BlueMoon Interactive, an Estonian company, was founded by Ahti Heinla, Priit Kasesalu and Jaan Tallinn.  It created FastTrack software for file sharing.

March 2001 Janus Friis, a Dane, and Niklas Zennström, a Swede, acquired FastTrack and developed KaZaa through the jointly-owned Dutch company, Consumer Empowerment.

FastTrack was the protocol and KaZaa was the file-sharing service that distributed music tracks, rather like Napster.  FastTrack was also used as the basis for both Grokster and iMesh.
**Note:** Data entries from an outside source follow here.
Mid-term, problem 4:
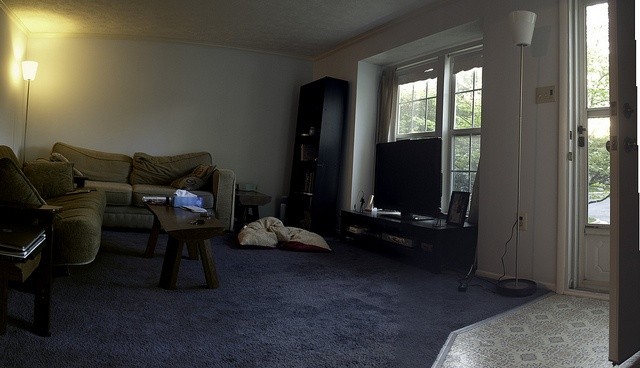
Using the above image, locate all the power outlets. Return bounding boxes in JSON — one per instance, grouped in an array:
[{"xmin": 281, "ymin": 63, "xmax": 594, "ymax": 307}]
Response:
[{"xmin": 519, "ymin": 213, "xmax": 528, "ymax": 232}]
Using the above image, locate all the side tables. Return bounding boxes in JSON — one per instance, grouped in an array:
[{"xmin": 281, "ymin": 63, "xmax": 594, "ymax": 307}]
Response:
[{"xmin": 235, "ymin": 189, "xmax": 272, "ymax": 236}]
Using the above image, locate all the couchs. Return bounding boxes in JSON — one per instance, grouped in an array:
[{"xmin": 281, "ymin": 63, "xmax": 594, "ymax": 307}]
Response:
[
  {"xmin": 32, "ymin": 143, "xmax": 235, "ymax": 281},
  {"xmin": 0, "ymin": 146, "xmax": 108, "ymax": 277}
]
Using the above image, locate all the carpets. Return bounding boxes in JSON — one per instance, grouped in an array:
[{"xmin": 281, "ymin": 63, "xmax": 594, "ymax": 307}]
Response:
[{"xmin": 0, "ymin": 228, "xmax": 555, "ymax": 368}]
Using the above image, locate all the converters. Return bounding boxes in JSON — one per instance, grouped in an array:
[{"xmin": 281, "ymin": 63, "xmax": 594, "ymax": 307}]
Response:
[{"xmin": 458, "ymin": 281, "xmax": 468, "ymax": 291}]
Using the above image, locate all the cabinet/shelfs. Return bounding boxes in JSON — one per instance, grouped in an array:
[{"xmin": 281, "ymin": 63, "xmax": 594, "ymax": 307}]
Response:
[
  {"xmin": 0, "ymin": 203, "xmax": 63, "ymax": 338},
  {"xmin": 289, "ymin": 76, "xmax": 349, "ymax": 236},
  {"xmin": 339, "ymin": 209, "xmax": 478, "ymax": 275}
]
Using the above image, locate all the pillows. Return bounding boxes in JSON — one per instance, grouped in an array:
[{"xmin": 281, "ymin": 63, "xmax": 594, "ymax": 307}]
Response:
[
  {"xmin": 268, "ymin": 225, "xmax": 332, "ymax": 252},
  {"xmin": 25, "ymin": 163, "xmax": 73, "ymax": 192},
  {"xmin": 51, "ymin": 142, "xmax": 130, "ymax": 183},
  {"xmin": 170, "ymin": 165, "xmax": 215, "ymax": 191},
  {"xmin": 0, "ymin": 158, "xmax": 48, "ymax": 206},
  {"xmin": 49, "ymin": 153, "xmax": 83, "ymax": 176},
  {"xmin": 238, "ymin": 216, "xmax": 288, "ymax": 248},
  {"xmin": 130, "ymin": 151, "xmax": 212, "ymax": 185}
]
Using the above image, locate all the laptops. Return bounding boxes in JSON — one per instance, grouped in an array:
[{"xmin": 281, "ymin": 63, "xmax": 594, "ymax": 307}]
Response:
[{"xmin": 0, "ymin": 223, "xmax": 46, "ymax": 255}]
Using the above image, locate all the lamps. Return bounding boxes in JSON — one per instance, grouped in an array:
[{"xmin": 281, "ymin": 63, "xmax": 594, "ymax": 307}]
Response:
[
  {"xmin": 21, "ymin": 60, "xmax": 38, "ymax": 167},
  {"xmin": 498, "ymin": 10, "xmax": 537, "ymax": 297}
]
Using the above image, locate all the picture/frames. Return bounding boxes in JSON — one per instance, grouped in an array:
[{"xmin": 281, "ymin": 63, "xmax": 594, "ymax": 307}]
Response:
[{"xmin": 447, "ymin": 191, "xmax": 470, "ymax": 227}]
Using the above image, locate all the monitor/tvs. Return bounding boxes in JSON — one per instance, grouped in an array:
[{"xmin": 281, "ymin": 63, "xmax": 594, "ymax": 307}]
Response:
[{"xmin": 374, "ymin": 138, "xmax": 442, "ymax": 221}]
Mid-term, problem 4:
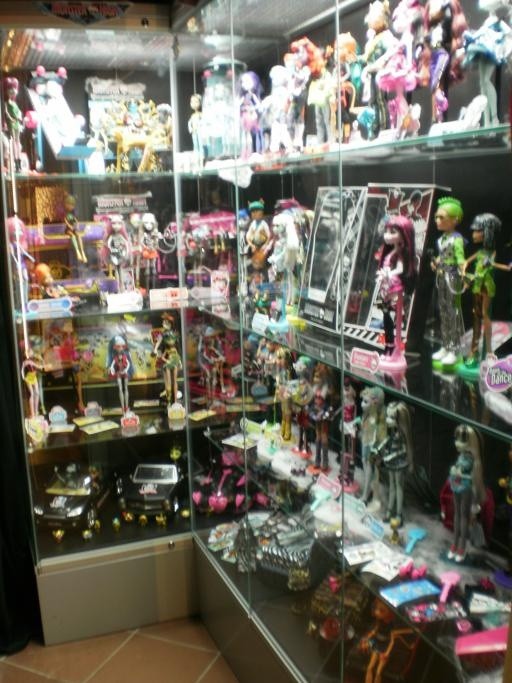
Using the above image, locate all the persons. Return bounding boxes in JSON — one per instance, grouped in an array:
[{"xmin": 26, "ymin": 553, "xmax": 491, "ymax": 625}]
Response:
[
  {"xmin": 0, "ymin": 0, "xmax": 512, "ymax": 683},
  {"xmin": 0, "ymin": 0, "xmax": 512, "ymax": 680}
]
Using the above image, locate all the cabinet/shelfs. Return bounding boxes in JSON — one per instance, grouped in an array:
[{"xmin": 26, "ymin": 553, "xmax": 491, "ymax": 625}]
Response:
[
  {"xmin": 172, "ymin": 0, "xmax": 511, "ymax": 683},
  {"xmin": 0, "ymin": 0, "xmax": 195, "ymax": 648}
]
But KaZaa became discredited when it was accused of distributing malware to its users.  Like Napster it was also routinely sued by record companies for copyright infringement.  The demise of Napster in July 2001 rather took the wind from its sails.

The original Estonian team then developed Skype and sold it to the same Scandinavian partners who released it in August 2003.  The Skype name was a contraction of ‘Sky peer-to-peer’; it does not use a server but connects peer-to-peer.  Skype asked users to define unique Skype identities and using these they were able to talk to others by text or chat.  Video was soon added and users could make free unlimited text, chat and video calls.

They could also use the service for a fee to make and receive phone calls to and from phone subscribers; though for obvious reasons there was no connection to emergency services.  New features were added regularly, for example from January 2006 video conferencing was available.  By April that year Skype had 100 million users.

October 2005 eBay acquired Skype for $2.6bn, with the founders offered several performance based bonuses that might earn them another $1.5bn.  Zennström remained the CEO of Skype.  During 2008 it was the bonuses that led to the relationship between eBay and the Skype founders becoming fraught. 

2007 While under eBay ownership Friis and Zennström also developed Joost, an interactive software application for distributing video files over the Web.

eBay sold off 65% of Skype in November 2009 for $2bn to Friis and Zennström’s company which was supported by a series of investing organisations. 

By then Skype had around 500 million registered users spread across the globe; the sale valued it at $2.75bn.  By the end of 2010 Skype had grown to having 663 million registered users.

May 2011 Microsoft acquired Skype for $8.5bn – some thirty-two times its operating profit!  This was Microsoft’s biggest cash deal; Friis and Zennström each received $1bn.

The acquired business was operated by the Microsoft Skype Division, based in Luxembourg with most of its executive team in Estonia.